(Document extract):

■ ■ ■ ■ ■ ■ ■

Oral Testimony of William Burrus, President
American Postal Workers Union, AFL-CIO
Before the U.S. Senate
Committee on Governmental Affairs
February 24, 2004
[written verson of testimony, submitted Feb. 3]
Good afternoon, Chairman Collins and members of the Committee. Thank you for the opportunity to testify on behalf of more than 300,000 members of the American Postal Workers Union, AFL-CIO, the largest single bargaining unit in the country. We appreciate the opportunity to share with you the views of our members on a most important issue, postal reform. Thank you for your continuing interest in this vital subject.
In compliance to your request to limit my testimony to 10 minutes I will summarize my oral statement and request that the full text be entered into the record.
This Committee has an historic opportunity to protect and preserve the United States Postal Service, but we must be careful to ensure that our efforts in fact preserve the Postal Service for the American public. Too often, in this rush for reform, special interests have been considered without balancing the broader needs of our nation and its individual citizens. The debate has been driven by the mailing industry as it seeks to shape the Postal Service in a way that will best serve its interests. This is neither surprising nor bad; but it is very important that the Committee distinguish between the public interest in universal mail service at uniform rates, and the interests of major mailers in maximizing their profits.
The Committee has requested that testimony be limited to an analysis of the Presidential Commission's workforce-related recommendations and I appreciate the flexibility that you afford the witnesses to expand beyond the official request.
As president of the union, foremost among my concerns in this review are the interests of our members, but the long-term health of the Postal Service is also a concern, and we promise to join with those who seek positive change.
Before I discuss the specific workforce recommendation in the Commission's Report, I urge that primary attention be focused on the Commission recommendation that the Postal Service be relieved of the military retiree costs, and that the escrow of the CSRS contribution be resolved.
A third consideration that is also important is resolution of the OPM decision to shift to the Postal Service $86 billion in costs for service attributable to previous federal government employment.
These would be enormous burdens to the Postal Service, to consumers, and to the mailing industry and the correction of these problems, may be the most important actions that Congress could take to preserve and protect the Postal Service.
The Commission's Deliberations
In considering the recommendations of the Commission Report, I want to emphasize that the Presidential Commission did not give sufficient consideration to the needs of individual Americans and small businesses. As a result, there were no recommendations in the report addressing concerns of the public. The Commissioners' hearings and private meetings were dominated by large mailers and while their interests should be considered it should not be to the exclusion of all others. It is now up to the members of Congress to examine the public interest.
Technological Impact on Hard-Copy Communications
The widespread support for postal "reform" is based on the premise that the Postal Service is a failing institution - one that is at risk of entering a "death spiral." I believe it is premature to make a final determination on this matter. We must remember that postal volume continues to recover from the effects of several events. The terrorist attacks of 9/11, followed by the anthrax attack that took the lives of two postal workers.

■ ■ ■ ■ ■ ■ ■

(Data provided):
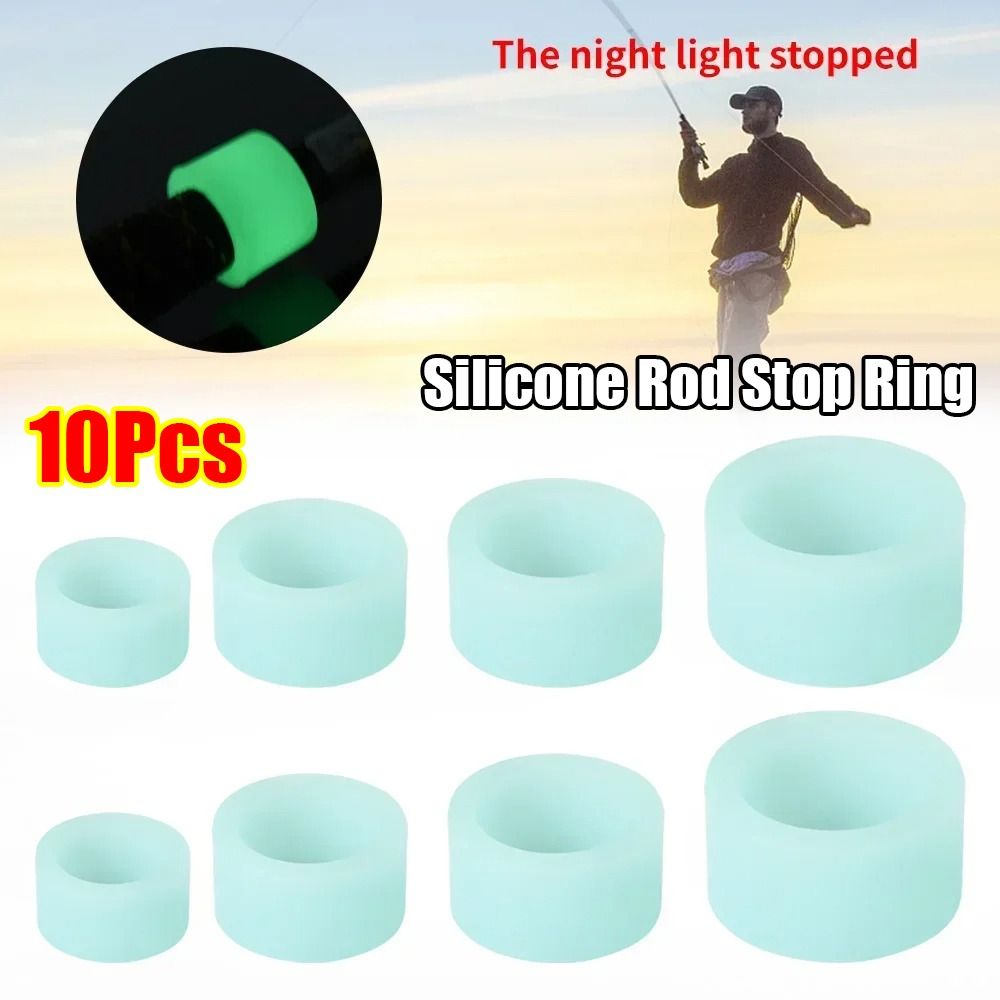 10Pcs Durable Silicone Fishing - Vape Band Silicone review and price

■ ■ ■ ■ ■ ■ ■

(Your tasks):
**a.** From the testimony on postal reform, list the cost matters that the speaker asks the Committee to take up before turning to the workforce recommendations.
**b.** Pick up the testimony on postal reform right after its last sentence and keep it going.

(Results for each task):
**a.**
- Relieving the Postal Service of the military retiree costs
- Resolving the escrow of the CSRS contribution
- Resolving the OPM decision to shift to the Postal Service $86 billion in costs for service attributable to previous federal government employment

**b.**
These two events were superimposed over the recession that began in early 2001, from which we are only now experiencing a relatively weak and inconsistent recovery. If one were to extract the impact of technological diversion, these events standing alone would have had a serious impact on postal volume.
There are positive signs. The Postal Service recently reported that mail volume during the 2003 Christmas mailing season increased sharply over the previous year, resulting in the highest volume period in the history of the Postal Service. Are we to believe that technological impact took a holiday this Christmas season, or are other factors at work?
Throughout this period of technological upheaval, the Postal Service has shown a remarkable capacity to provide excellent service. Despite declining mail volume, productivity increased and service standards were maintained. A recent Privacy Trust Survey ranked the Postal Service at #1 in trust.
These are remarkable achievements, particularly because the Postal Service's mission requires providing universal service to a growing nation.
I raise these issues not to minimize the need for postal reform but to dampen the rhetoric that the sky is falling.
Because of the unprecedented productivity increases and efficiencies, there is strong reason to believe that Postal Service revenues could be sufficient to support universal service into the future, if rates are properly set.
The APWU has been a vocal critic of unfair rate-setting that benefits some very large mailers at the expense of consumers and small businesses. The Postal Service's own data show that worksharing discounts provided to major mailers exceed the costs avoided by the Postal Service. These excessive discounts cost the Postal Service hundreds of millions of dollars in lost revenue every year.
A recent personal experience highlights the inequities of excessive postage discounts. Several weeks ago I received two first class letters, one bearing a 37 cents stamp and one which paid 27 cents. Both letters were bar coded to be processed efficiently in the postal mail processing system. The letter with 27 cents postage was deposited in the mail stream in Charlotte, N.C. requiring processing and transportation costs to Southern Maryland while the one with 37 cents was deposited in Washington, D.C. The 27 cents letter, while including a pre printed barcode, required manual sortation, the most labor intensive activity in the postal mail stream. The postage rate for the most costly letter including transportation and processing was in fact 10 cents less.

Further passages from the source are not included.